The masons were nearly finished building a brick cistern twenty metres up the slope beside the cascading stream, and a pipeline had been installed to bring water from it to the house. Plumbers had run wastewater pipes from the bathrooms, and labourers were preparing the ground for a septic tank and a leaching field well down the slope from the buildings.

David, Maria, Rachel, Bethia and Greta sat sipping wine under the oak trees in the courtyard as they reviewed the four days of work and looked at the following week. "The electrical turbine is due to arrive on Tuesday," David said. "And the electricians told me the wiring should be complete by then. Lathing the new walls will begin on Monday, and the plasterers are coming on Tuesday."

"All the bathroom and water closet fixtures are due to arrive on Wednesday," Rachel said. "When will the water be connected?"

"The cistern is nearly complete. It needs only the mortar to mature and then a sealing with resin," David said. "They told me we can start filling it Wednesday morning, but we're still waiting for the hot water tanks. No word yet on their arrival."

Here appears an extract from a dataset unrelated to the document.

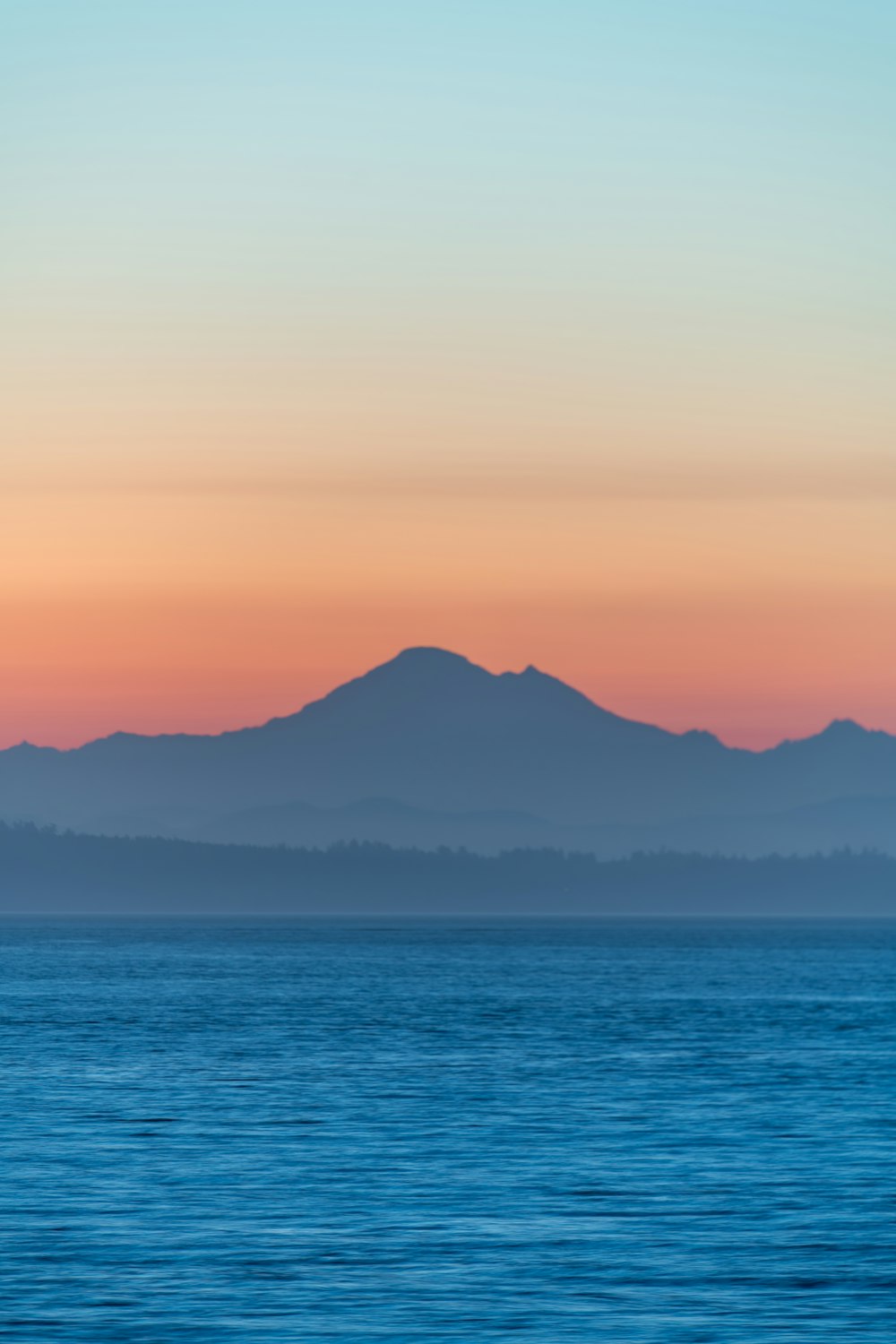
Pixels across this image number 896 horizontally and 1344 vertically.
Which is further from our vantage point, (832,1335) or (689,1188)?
(689,1188)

Greta had listened quietly, then at a lull in the conversation, she said, "This is more like my dream. I was foolish to not kick him out, but he was always such a sweet talker. So much talk and so little action. And I was so gullible, always believing he'd change." She shook her head. "More than thirty years here with chamber pots, buckets from the stream and kettles on the stove for hot water. So plain to see now he was fooling me with his stories of how difficult it would be to make things easier."

"But Jacob and Maddie hadn't modernised until a few years ago," Rachel said. "When Edom and I moved to Germany in 1905, they still had chamber pots, an outhouse and no electricity."